Excerpt:
****************

# A New Wrinkle On Stuck Aspect Ratio



## hortonjr (Oct 28, 2005)

I think this may be the same problem aluded to in another recent thread, but it's new for me with the 921 and has only happened on one of my two boxes thus far. When using the HD tuner (blue light on), the box says it is in "normal" mode but it is stuck there (can't change to stretch/zoom/gray bar). When you attempt to watch HD programming, it squishes the full-screen 16x9 image into the 4x3 box, making everything look tall and skinny -- even Jay Leno 

The only fix I've found is to reboot the machine, which restores everything. It's a lot like the "stretch" stuck aspect ratio, but kind of in reverse. Makes me wonder is they are maybe experimenting with some kind of code fix. Probably not, but strange all the same.

Bob


----------



## boylehome (Jul 16, 2004)

This is a very old bug that surfaces now and again. I've had it happen several times over the past two years. The reboot generally fixes the problem. AFAIK, it is always being worked on for a fix in a future software release. SAR = Stuck in Aspect and Shrunk in Aspect.


----------



## Michael P (Oct 27, 2004)

The aspect ratio bug can stick in any mode from normal to zoom. Once your stuck only a reboot will fix the problem.


----------

****************

Information provided:

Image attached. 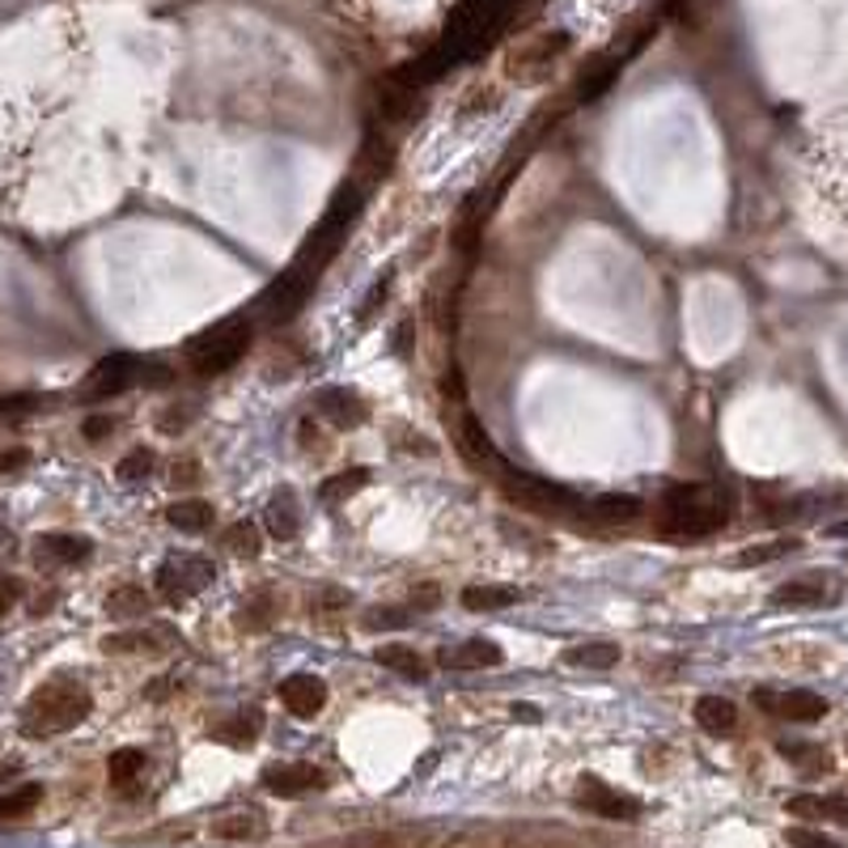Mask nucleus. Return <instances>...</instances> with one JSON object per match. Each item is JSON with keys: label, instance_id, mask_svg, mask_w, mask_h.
Returning <instances> with one entry per match:
<instances>
[{"label": "nucleus", "instance_id": "obj_39", "mask_svg": "<svg viewBox=\"0 0 848 848\" xmlns=\"http://www.w3.org/2000/svg\"><path fill=\"white\" fill-rule=\"evenodd\" d=\"M18 598H22V582L18 577H0V615L9 612Z\"/></svg>", "mask_w": 848, "mask_h": 848}, {"label": "nucleus", "instance_id": "obj_7", "mask_svg": "<svg viewBox=\"0 0 848 848\" xmlns=\"http://www.w3.org/2000/svg\"><path fill=\"white\" fill-rule=\"evenodd\" d=\"M212 582V564L200 557H183V560H166L157 569V590L170 598V603H187L196 590H205Z\"/></svg>", "mask_w": 848, "mask_h": 848}, {"label": "nucleus", "instance_id": "obj_18", "mask_svg": "<svg viewBox=\"0 0 848 848\" xmlns=\"http://www.w3.org/2000/svg\"><path fill=\"white\" fill-rule=\"evenodd\" d=\"M445 662H454L459 671H488V667H500V662H505V653H500L497 641L471 637V641H463L454 653H445Z\"/></svg>", "mask_w": 848, "mask_h": 848}, {"label": "nucleus", "instance_id": "obj_31", "mask_svg": "<svg viewBox=\"0 0 848 848\" xmlns=\"http://www.w3.org/2000/svg\"><path fill=\"white\" fill-rule=\"evenodd\" d=\"M793 548H797V539H772V543H756V548L738 552V564H763V560L790 557Z\"/></svg>", "mask_w": 848, "mask_h": 848}, {"label": "nucleus", "instance_id": "obj_14", "mask_svg": "<svg viewBox=\"0 0 848 848\" xmlns=\"http://www.w3.org/2000/svg\"><path fill=\"white\" fill-rule=\"evenodd\" d=\"M89 552H93L89 539L64 535V530H52V535H38V539H34V557L43 560V564H81Z\"/></svg>", "mask_w": 848, "mask_h": 848}, {"label": "nucleus", "instance_id": "obj_9", "mask_svg": "<svg viewBox=\"0 0 848 848\" xmlns=\"http://www.w3.org/2000/svg\"><path fill=\"white\" fill-rule=\"evenodd\" d=\"M577 802H582L585 811L603 815V819H637V815H641V802H637V797H628V793L603 785L598 777H582Z\"/></svg>", "mask_w": 848, "mask_h": 848}, {"label": "nucleus", "instance_id": "obj_17", "mask_svg": "<svg viewBox=\"0 0 848 848\" xmlns=\"http://www.w3.org/2000/svg\"><path fill=\"white\" fill-rule=\"evenodd\" d=\"M564 667H573V671H612V667H619V645L615 641L573 645V649L564 653Z\"/></svg>", "mask_w": 848, "mask_h": 848}, {"label": "nucleus", "instance_id": "obj_12", "mask_svg": "<svg viewBox=\"0 0 848 848\" xmlns=\"http://www.w3.org/2000/svg\"><path fill=\"white\" fill-rule=\"evenodd\" d=\"M836 594H840V582L836 577H797V582H785L777 585V594H772V603L777 607H827V603H836Z\"/></svg>", "mask_w": 848, "mask_h": 848}, {"label": "nucleus", "instance_id": "obj_16", "mask_svg": "<svg viewBox=\"0 0 848 848\" xmlns=\"http://www.w3.org/2000/svg\"><path fill=\"white\" fill-rule=\"evenodd\" d=\"M459 445H463V454H467L475 467L500 471V463H505L497 454V445L488 441V433L480 429V420H475L471 411H463V420H459Z\"/></svg>", "mask_w": 848, "mask_h": 848}, {"label": "nucleus", "instance_id": "obj_27", "mask_svg": "<svg viewBox=\"0 0 848 848\" xmlns=\"http://www.w3.org/2000/svg\"><path fill=\"white\" fill-rule=\"evenodd\" d=\"M148 612V594L141 585H119L115 594L107 598V615L111 619H136V615Z\"/></svg>", "mask_w": 848, "mask_h": 848}, {"label": "nucleus", "instance_id": "obj_25", "mask_svg": "<svg viewBox=\"0 0 848 848\" xmlns=\"http://www.w3.org/2000/svg\"><path fill=\"white\" fill-rule=\"evenodd\" d=\"M267 530L276 535V539H293L297 530H301V514H297V500L289 493H280V497L267 500V514H264Z\"/></svg>", "mask_w": 848, "mask_h": 848}, {"label": "nucleus", "instance_id": "obj_23", "mask_svg": "<svg viewBox=\"0 0 848 848\" xmlns=\"http://www.w3.org/2000/svg\"><path fill=\"white\" fill-rule=\"evenodd\" d=\"M378 658L382 667H390L395 674H404V679H425L429 674V667H425V658L411 649V645H399V641H390V645H378Z\"/></svg>", "mask_w": 848, "mask_h": 848}, {"label": "nucleus", "instance_id": "obj_11", "mask_svg": "<svg viewBox=\"0 0 848 848\" xmlns=\"http://www.w3.org/2000/svg\"><path fill=\"white\" fill-rule=\"evenodd\" d=\"M500 480H505V488H509L514 497L527 500V505H543V509H569V505H573V493L552 484V480H539V475L509 471V467H500Z\"/></svg>", "mask_w": 848, "mask_h": 848}, {"label": "nucleus", "instance_id": "obj_26", "mask_svg": "<svg viewBox=\"0 0 848 848\" xmlns=\"http://www.w3.org/2000/svg\"><path fill=\"white\" fill-rule=\"evenodd\" d=\"M365 484H370V471H365V467H349V471H335V475H327L319 493L327 500H344V497H356Z\"/></svg>", "mask_w": 848, "mask_h": 848}, {"label": "nucleus", "instance_id": "obj_2", "mask_svg": "<svg viewBox=\"0 0 848 848\" xmlns=\"http://www.w3.org/2000/svg\"><path fill=\"white\" fill-rule=\"evenodd\" d=\"M89 692L81 683H73V679H52V683H43L34 696H30L26 713H22V730L30 738H56V734L73 730V726H81L89 717Z\"/></svg>", "mask_w": 848, "mask_h": 848}, {"label": "nucleus", "instance_id": "obj_41", "mask_svg": "<svg viewBox=\"0 0 848 848\" xmlns=\"http://www.w3.org/2000/svg\"><path fill=\"white\" fill-rule=\"evenodd\" d=\"M107 429H111V420H98V416H93V420L86 425V438H89V441L107 438Z\"/></svg>", "mask_w": 848, "mask_h": 848}, {"label": "nucleus", "instance_id": "obj_40", "mask_svg": "<svg viewBox=\"0 0 848 848\" xmlns=\"http://www.w3.org/2000/svg\"><path fill=\"white\" fill-rule=\"evenodd\" d=\"M445 395H450V399H463V374H459V370L445 374Z\"/></svg>", "mask_w": 848, "mask_h": 848}, {"label": "nucleus", "instance_id": "obj_1", "mask_svg": "<svg viewBox=\"0 0 848 848\" xmlns=\"http://www.w3.org/2000/svg\"><path fill=\"white\" fill-rule=\"evenodd\" d=\"M730 493L717 484H674L658 500V522L683 535H713L730 522Z\"/></svg>", "mask_w": 848, "mask_h": 848}, {"label": "nucleus", "instance_id": "obj_4", "mask_svg": "<svg viewBox=\"0 0 848 848\" xmlns=\"http://www.w3.org/2000/svg\"><path fill=\"white\" fill-rule=\"evenodd\" d=\"M361 191L356 187H340V196L331 200V208L322 212V221L315 225V234H310V242L301 246V255H297V264L301 267H315L319 272L322 264V255H331L335 246H340V238L349 234V225L356 221V212H361Z\"/></svg>", "mask_w": 848, "mask_h": 848}, {"label": "nucleus", "instance_id": "obj_6", "mask_svg": "<svg viewBox=\"0 0 848 848\" xmlns=\"http://www.w3.org/2000/svg\"><path fill=\"white\" fill-rule=\"evenodd\" d=\"M756 704L768 708L772 717H785V722H797V726H811V722H823V717H827V701L815 696V692H802V687H790V692H768V687H760V692H756Z\"/></svg>", "mask_w": 848, "mask_h": 848}, {"label": "nucleus", "instance_id": "obj_24", "mask_svg": "<svg viewBox=\"0 0 848 848\" xmlns=\"http://www.w3.org/2000/svg\"><path fill=\"white\" fill-rule=\"evenodd\" d=\"M43 802V785L38 781H26V785H18V790H9L0 797V823H18L34 815V806Z\"/></svg>", "mask_w": 848, "mask_h": 848}, {"label": "nucleus", "instance_id": "obj_21", "mask_svg": "<svg viewBox=\"0 0 848 848\" xmlns=\"http://www.w3.org/2000/svg\"><path fill=\"white\" fill-rule=\"evenodd\" d=\"M696 726L708 734H730L738 726V708L726 696H701L696 701Z\"/></svg>", "mask_w": 848, "mask_h": 848}, {"label": "nucleus", "instance_id": "obj_28", "mask_svg": "<svg viewBox=\"0 0 848 848\" xmlns=\"http://www.w3.org/2000/svg\"><path fill=\"white\" fill-rule=\"evenodd\" d=\"M107 772H111V785L128 790V785H132V781L145 772V751H136V747H123V751H115V756H111Z\"/></svg>", "mask_w": 848, "mask_h": 848}, {"label": "nucleus", "instance_id": "obj_22", "mask_svg": "<svg viewBox=\"0 0 848 848\" xmlns=\"http://www.w3.org/2000/svg\"><path fill=\"white\" fill-rule=\"evenodd\" d=\"M790 815H802V819H836L848 827V802H840V797L797 793V797H790Z\"/></svg>", "mask_w": 848, "mask_h": 848}, {"label": "nucleus", "instance_id": "obj_34", "mask_svg": "<svg viewBox=\"0 0 848 848\" xmlns=\"http://www.w3.org/2000/svg\"><path fill=\"white\" fill-rule=\"evenodd\" d=\"M230 548L242 552V557H255V552H260V530L251 527V522H238V527L230 530Z\"/></svg>", "mask_w": 848, "mask_h": 848}, {"label": "nucleus", "instance_id": "obj_19", "mask_svg": "<svg viewBox=\"0 0 848 848\" xmlns=\"http://www.w3.org/2000/svg\"><path fill=\"white\" fill-rule=\"evenodd\" d=\"M514 603H522L518 585H467L463 590V607L467 612H505Z\"/></svg>", "mask_w": 848, "mask_h": 848}, {"label": "nucleus", "instance_id": "obj_20", "mask_svg": "<svg viewBox=\"0 0 848 848\" xmlns=\"http://www.w3.org/2000/svg\"><path fill=\"white\" fill-rule=\"evenodd\" d=\"M166 522L175 530H187V535H205L212 527V505L200 497H183L166 509Z\"/></svg>", "mask_w": 848, "mask_h": 848}, {"label": "nucleus", "instance_id": "obj_29", "mask_svg": "<svg viewBox=\"0 0 848 848\" xmlns=\"http://www.w3.org/2000/svg\"><path fill=\"white\" fill-rule=\"evenodd\" d=\"M781 756L785 760H793L802 772H827L832 768V760H827V751H819V747H811V742H781Z\"/></svg>", "mask_w": 848, "mask_h": 848}, {"label": "nucleus", "instance_id": "obj_8", "mask_svg": "<svg viewBox=\"0 0 848 848\" xmlns=\"http://www.w3.org/2000/svg\"><path fill=\"white\" fill-rule=\"evenodd\" d=\"M280 704L289 708L293 717L310 722V717H319L322 708H327V683L310 671L289 674V679H280Z\"/></svg>", "mask_w": 848, "mask_h": 848}, {"label": "nucleus", "instance_id": "obj_36", "mask_svg": "<svg viewBox=\"0 0 848 848\" xmlns=\"http://www.w3.org/2000/svg\"><path fill=\"white\" fill-rule=\"evenodd\" d=\"M438 594L441 590L433 582L420 585V590H411V612H438V603H441Z\"/></svg>", "mask_w": 848, "mask_h": 848}, {"label": "nucleus", "instance_id": "obj_35", "mask_svg": "<svg viewBox=\"0 0 848 848\" xmlns=\"http://www.w3.org/2000/svg\"><path fill=\"white\" fill-rule=\"evenodd\" d=\"M408 615L404 607H374V612H365V628H399V624H408Z\"/></svg>", "mask_w": 848, "mask_h": 848}, {"label": "nucleus", "instance_id": "obj_10", "mask_svg": "<svg viewBox=\"0 0 848 848\" xmlns=\"http://www.w3.org/2000/svg\"><path fill=\"white\" fill-rule=\"evenodd\" d=\"M315 408H319L322 420H331L335 429H361L370 420V404L356 395V390H344V386H322L315 395Z\"/></svg>", "mask_w": 848, "mask_h": 848}, {"label": "nucleus", "instance_id": "obj_37", "mask_svg": "<svg viewBox=\"0 0 848 848\" xmlns=\"http://www.w3.org/2000/svg\"><path fill=\"white\" fill-rule=\"evenodd\" d=\"M26 463H30V450L13 445V450H4V454H0V475H18Z\"/></svg>", "mask_w": 848, "mask_h": 848}, {"label": "nucleus", "instance_id": "obj_13", "mask_svg": "<svg viewBox=\"0 0 848 848\" xmlns=\"http://www.w3.org/2000/svg\"><path fill=\"white\" fill-rule=\"evenodd\" d=\"M264 790L276 797H301L310 790H322V772L315 763H272L264 772Z\"/></svg>", "mask_w": 848, "mask_h": 848}, {"label": "nucleus", "instance_id": "obj_42", "mask_svg": "<svg viewBox=\"0 0 848 848\" xmlns=\"http://www.w3.org/2000/svg\"><path fill=\"white\" fill-rule=\"evenodd\" d=\"M34 408V399H0V411H26Z\"/></svg>", "mask_w": 848, "mask_h": 848}, {"label": "nucleus", "instance_id": "obj_3", "mask_svg": "<svg viewBox=\"0 0 848 848\" xmlns=\"http://www.w3.org/2000/svg\"><path fill=\"white\" fill-rule=\"evenodd\" d=\"M251 349V322L246 319H221L217 327L200 331L187 344V361L196 374H225L242 361V352Z\"/></svg>", "mask_w": 848, "mask_h": 848}, {"label": "nucleus", "instance_id": "obj_32", "mask_svg": "<svg viewBox=\"0 0 848 848\" xmlns=\"http://www.w3.org/2000/svg\"><path fill=\"white\" fill-rule=\"evenodd\" d=\"M785 840H790L793 848H845L840 840L823 836V832H815V827H790V832H785Z\"/></svg>", "mask_w": 848, "mask_h": 848}, {"label": "nucleus", "instance_id": "obj_15", "mask_svg": "<svg viewBox=\"0 0 848 848\" xmlns=\"http://www.w3.org/2000/svg\"><path fill=\"white\" fill-rule=\"evenodd\" d=\"M641 497H628V493H607V497H594L582 514L590 522H603V527H624V522H637L641 518Z\"/></svg>", "mask_w": 848, "mask_h": 848}, {"label": "nucleus", "instance_id": "obj_38", "mask_svg": "<svg viewBox=\"0 0 848 848\" xmlns=\"http://www.w3.org/2000/svg\"><path fill=\"white\" fill-rule=\"evenodd\" d=\"M102 649H107V653H123V649H157V645L148 641V637H107Z\"/></svg>", "mask_w": 848, "mask_h": 848}, {"label": "nucleus", "instance_id": "obj_33", "mask_svg": "<svg viewBox=\"0 0 848 848\" xmlns=\"http://www.w3.org/2000/svg\"><path fill=\"white\" fill-rule=\"evenodd\" d=\"M153 471V450H132L123 463H119V480H141Z\"/></svg>", "mask_w": 848, "mask_h": 848}, {"label": "nucleus", "instance_id": "obj_5", "mask_svg": "<svg viewBox=\"0 0 848 848\" xmlns=\"http://www.w3.org/2000/svg\"><path fill=\"white\" fill-rule=\"evenodd\" d=\"M136 382H166V370L145 365V361L128 356V352H115V356H107V361L93 365V374L86 378V390L93 399H102V395H119V390H128V386H136Z\"/></svg>", "mask_w": 848, "mask_h": 848}, {"label": "nucleus", "instance_id": "obj_30", "mask_svg": "<svg viewBox=\"0 0 848 848\" xmlns=\"http://www.w3.org/2000/svg\"><path fill=\"white\" fill-rule=\"evenodd\" d=\"M619 68H624V64H619V59H612V64H603L598 73H590V77L582 81V102H594V98H603V93L612 89L615 77H619Z\"/></svg>", "mask_w": 848, "mask_h": 848}]
</instances>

****************

Written instruction: In the forum thread about the stuck aspect ratio, what happens to full-screen 16x9 HD programming when the box is stuck in "normal" mode?

Result of this exercise: It gets squished into the 4x3 box, so everything looks tall and skinny.